С полемическим задором (СИ) - Ивин Алексей Николаевич
Джозуэ Кардуччи, как настоящий друг, вернул меня от уныния к повседневной реальности. Он подводил меня к мысли, что все эти Светланы Смолины, все эти Валерии Шишкины – они же не женщины, они функции, редакторы текстов, и въехать в отношения с ними невозможно: ведь у тебя всерьез нет отношений с компьютером, любовных? То же и с ними. А Элина – она реальная, и ты для нее реальный, хотя со странностями и староват. Елена же Устинова и эти две литературные дамы воспринимают тебя, как токарь заготовку: обточить – или выбросить? И они выбрасывают все, чего не понимают, а понимают они очень мало: что им сказано сверху, что из навыка усвоено, то и понимают: от сих до сих.

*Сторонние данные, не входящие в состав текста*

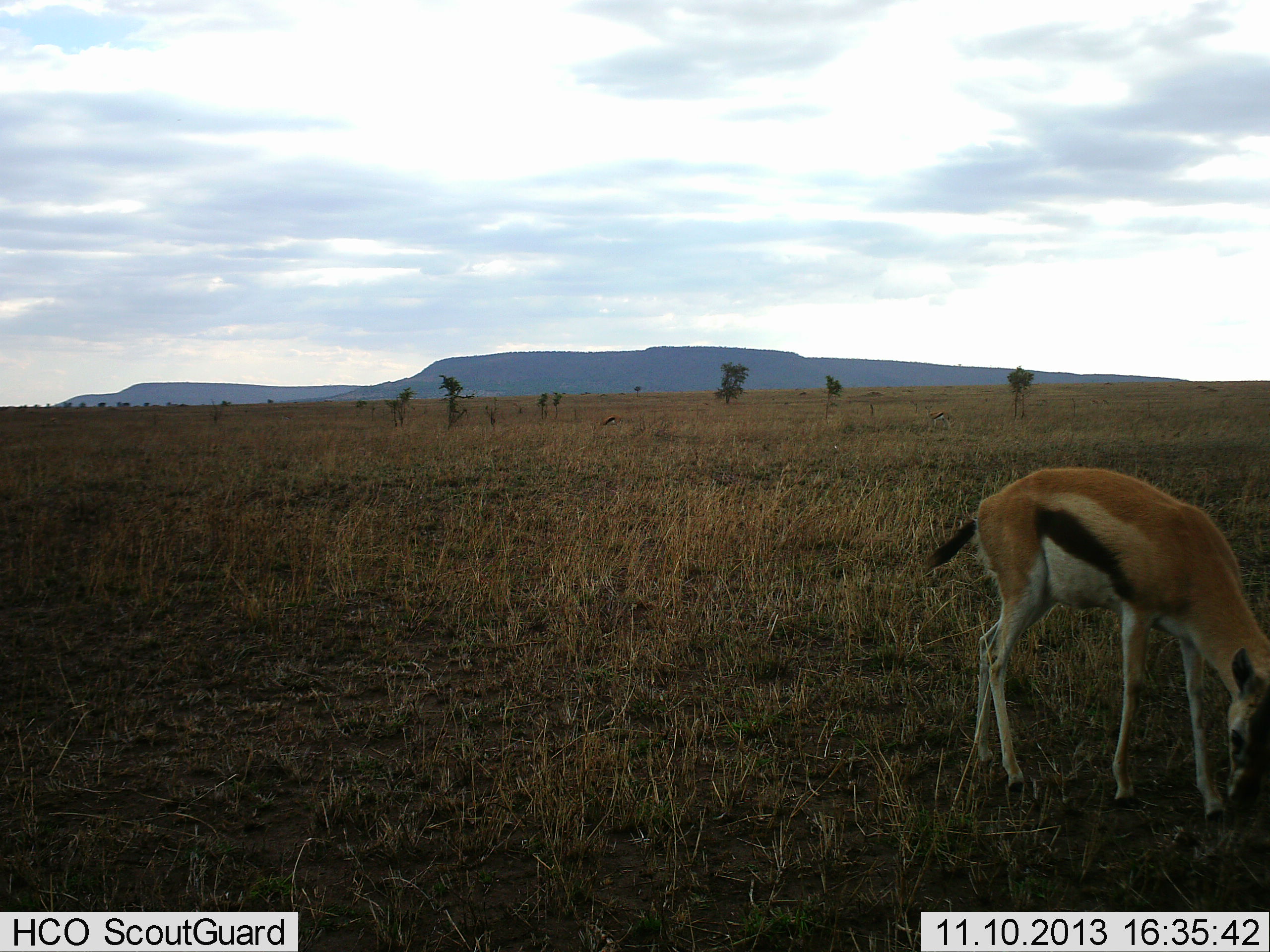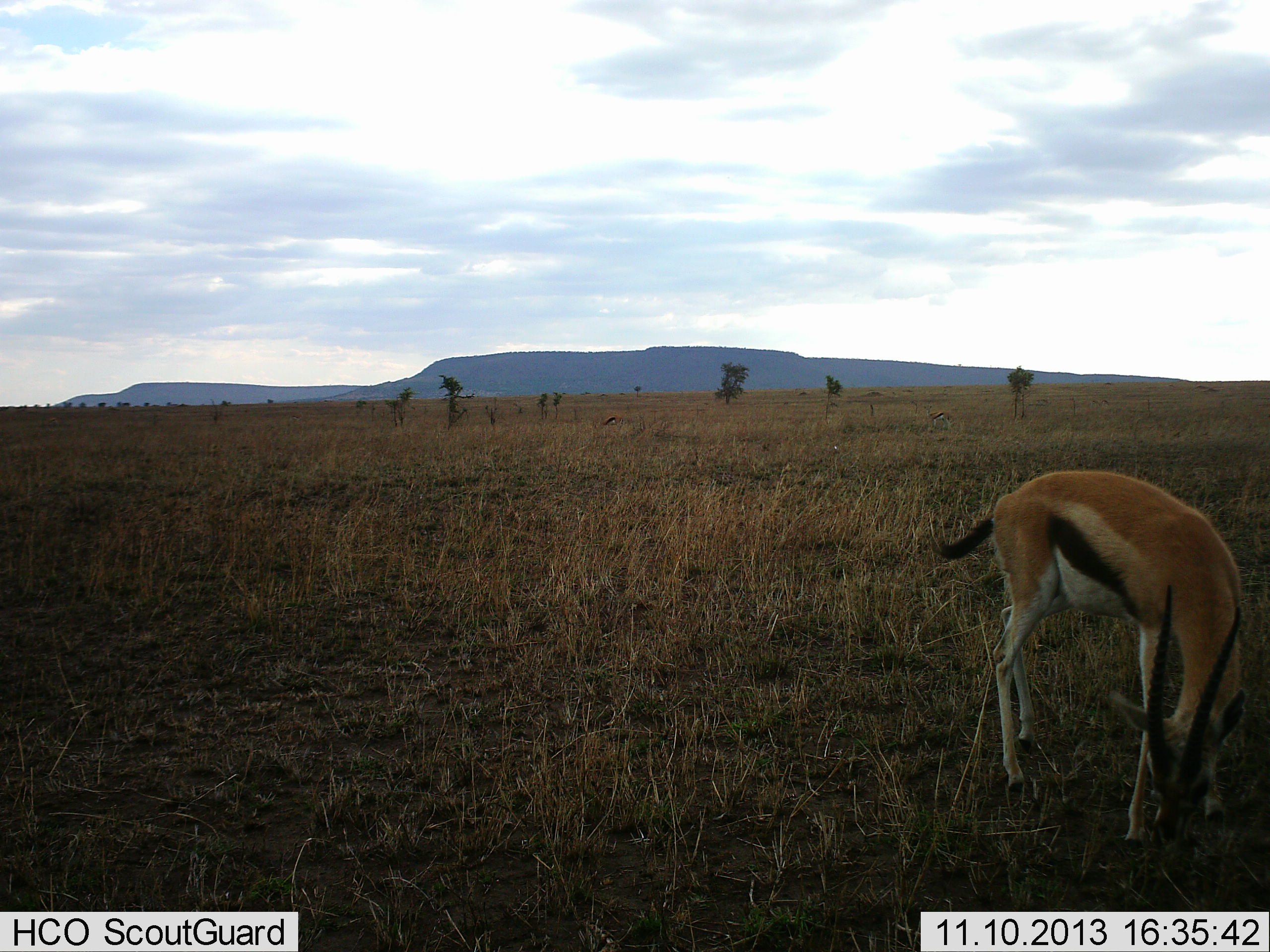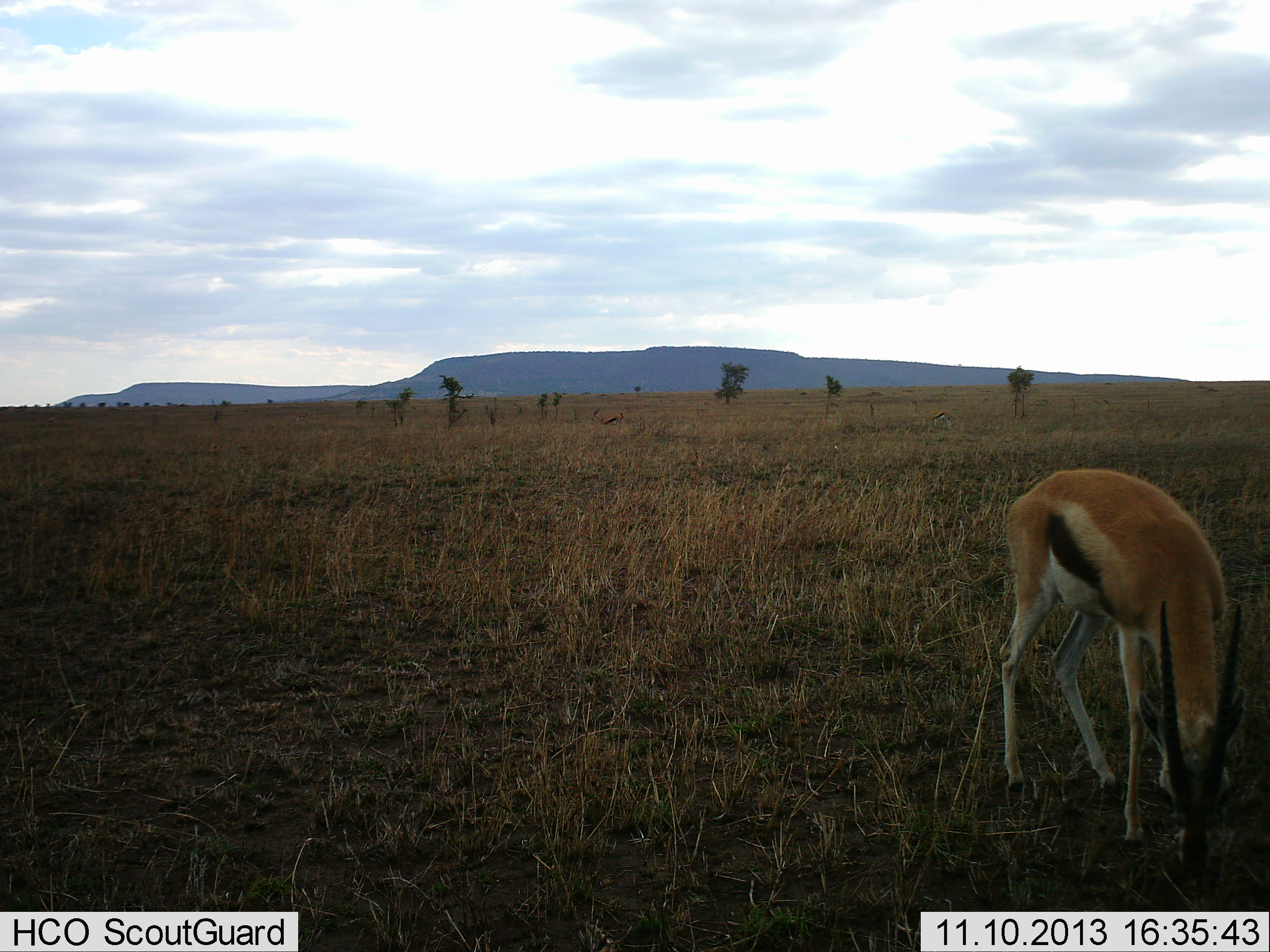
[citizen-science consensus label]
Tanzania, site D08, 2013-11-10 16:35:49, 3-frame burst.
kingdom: Animalia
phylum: Chordata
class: Mammalia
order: Artiodactyla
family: Bovidae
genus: Eudorcas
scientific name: Eudorcas thomsonii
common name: thomson's gazelle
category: gazellethomsons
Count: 1.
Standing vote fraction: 20%.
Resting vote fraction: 0%.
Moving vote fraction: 0%.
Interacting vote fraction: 10%.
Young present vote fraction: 0%.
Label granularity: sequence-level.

Я посмотрел, как называется стихотворение Кардуччи, - и снова вздрогнул. Оно называлось «Эллинская весна». Надо бы поинтересоваться, у нее имя пишется с одним «л» или с двумя? Постепенно настраиваясь на актуальность и гламурность, я все же еще не решался действовать, так чтобы власть, или плебс, или хоть хорошенькие женщины меня заметили. Я по-прежнему боялся жизни и искал утешения. Ненависть от современников разливалась рекой, и вся – на меня. И я искал подпорки у тех, кто уже умерли и ошибались в том же.
У11
«Уж у него-то наверняка найдется что-нибудь этакое – безответственное и философическое», - решил я и открыл книгу Сергея Есенина. Есенин, как всегда, не соблюдая размера и ритма, спотыкающимся слогом крестьянина разъяснил мне следующее:
Свищет ветер, серебряный ветер,
В шелковом шелесте снежного шума.
В первый раз я в себе заметил –
Так я еще никогда не думал.
(«Ну, и что же ты подумал по-новому?» - скептически скривился я).

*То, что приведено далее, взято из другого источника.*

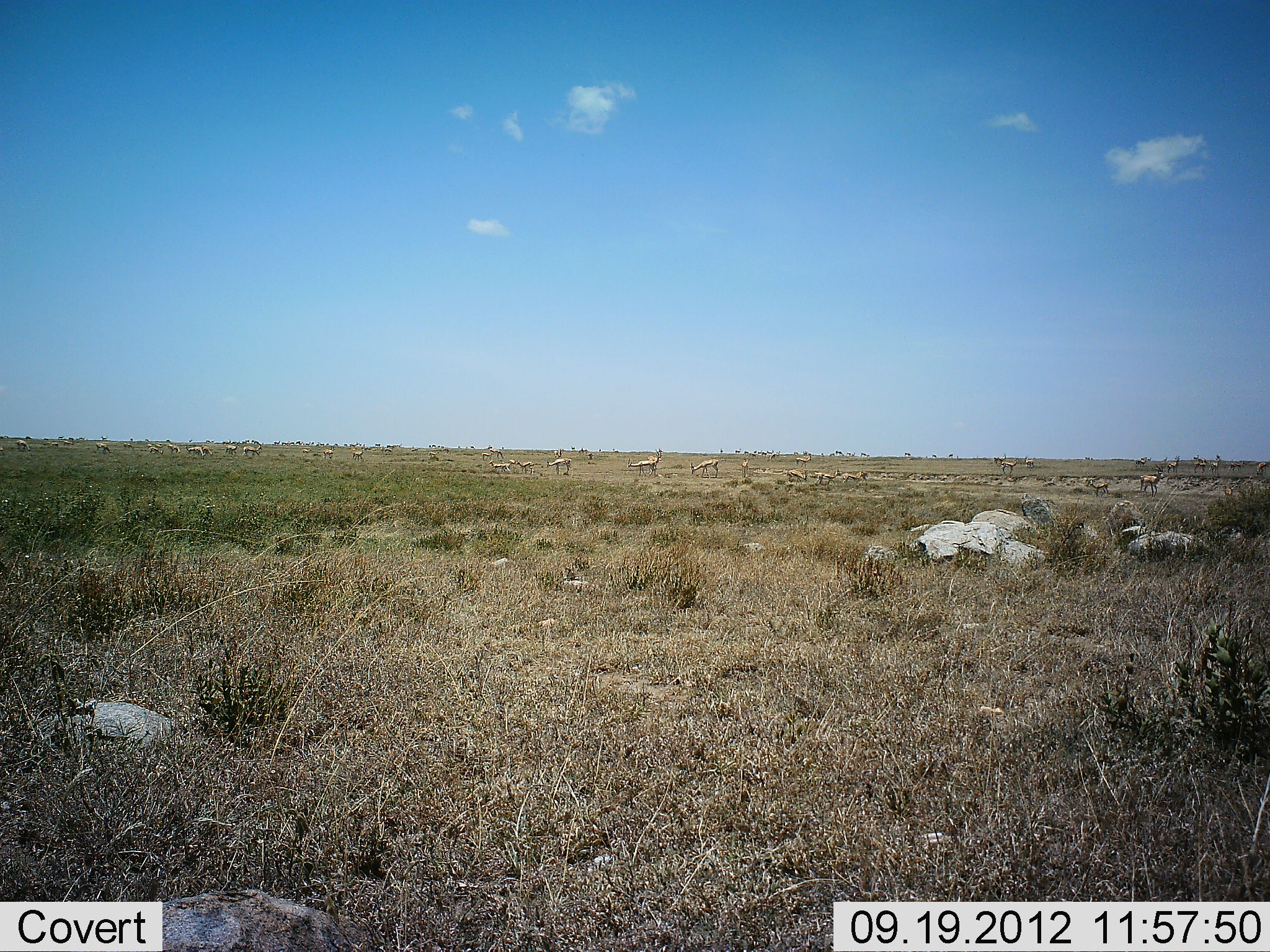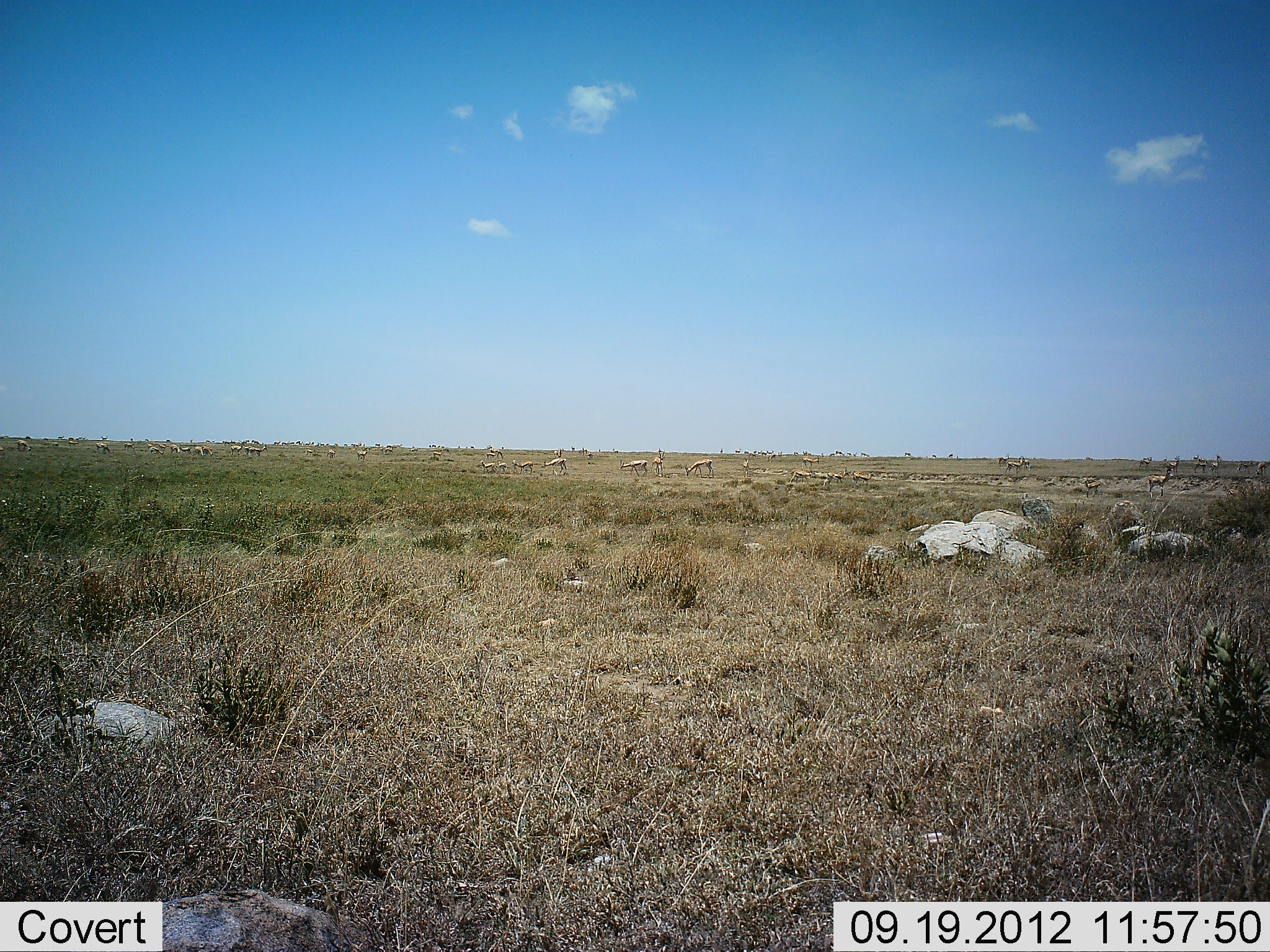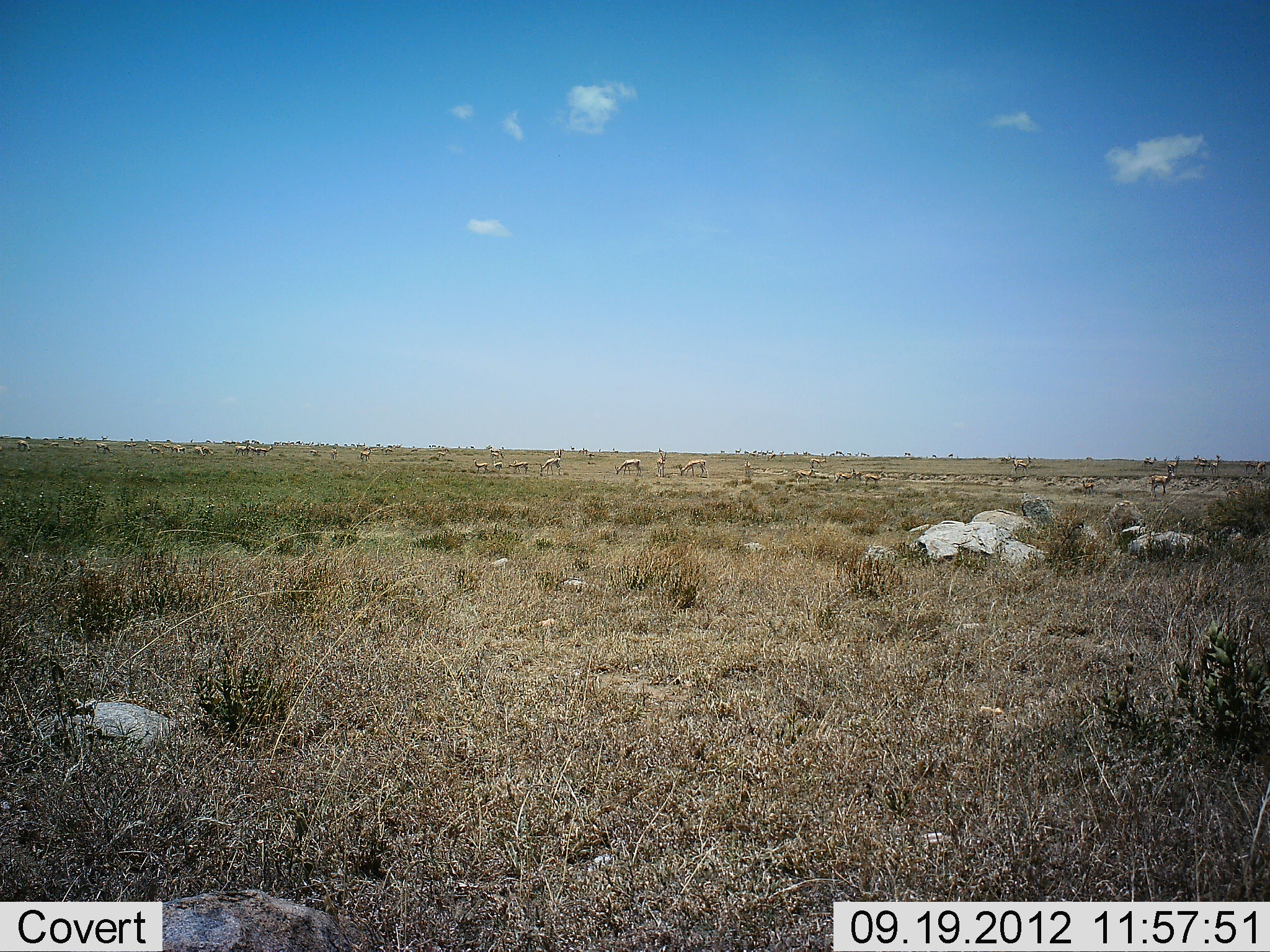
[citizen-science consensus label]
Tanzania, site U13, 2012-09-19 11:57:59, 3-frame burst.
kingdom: Animalia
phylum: Chordata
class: Mammalia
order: Artiodactyla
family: Bovidae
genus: Eudorcas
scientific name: Eudorcas thomsonii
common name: thomson's gazelle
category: gazellethomsons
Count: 11-50.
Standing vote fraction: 36%.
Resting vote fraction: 0%.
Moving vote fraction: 64%.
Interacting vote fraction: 0%.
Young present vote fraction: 9%.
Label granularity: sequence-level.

Пусть на окошках гнилая сырость,
Я не жалею, и я не печален.
Мне все равно эта жизнь полюбилась,
Так полюбилась, как будто вначале.
(Два следующих катрена я забраковал, и даже цитировать не хочу. Но к концовке Серега вырулил на позитив, и я ему доверился):
Жить нужно легче, жить нужно проще.
Все принимая, что есть на свете.
Вот почему, обалдев, над рощей
Свищет ветер, серебряный ветер.
После Есенина мне стало почти хорошо, и я допустил даже насмешливую мысль, что у Афанасия-то, когда серебряные змеи через сугробы ползут, получше будет.
У111
«А интересно, - подумал я, - восточная мудрость способна подкрепить? Все-таки поэты на Востоке люди в большинстве созерцательные и бездеятельные…» Чтобы утолить свой интерес, я потянулся к сборнику «Грузинские романтики» и открыл наугад:
Ты, юноша, беспечен был доселе,
Пирам веселым не было конца…
Молю тебя: цени свое веселье,
Гони унынье с юного лица.
(«Не такое уж оно юное, мое лицо, - разозлился я. – Сверстницы, и те уже не потупляют взор при встрече, не то что молодые. И вечно всему завидуешь – красоте, молодости»)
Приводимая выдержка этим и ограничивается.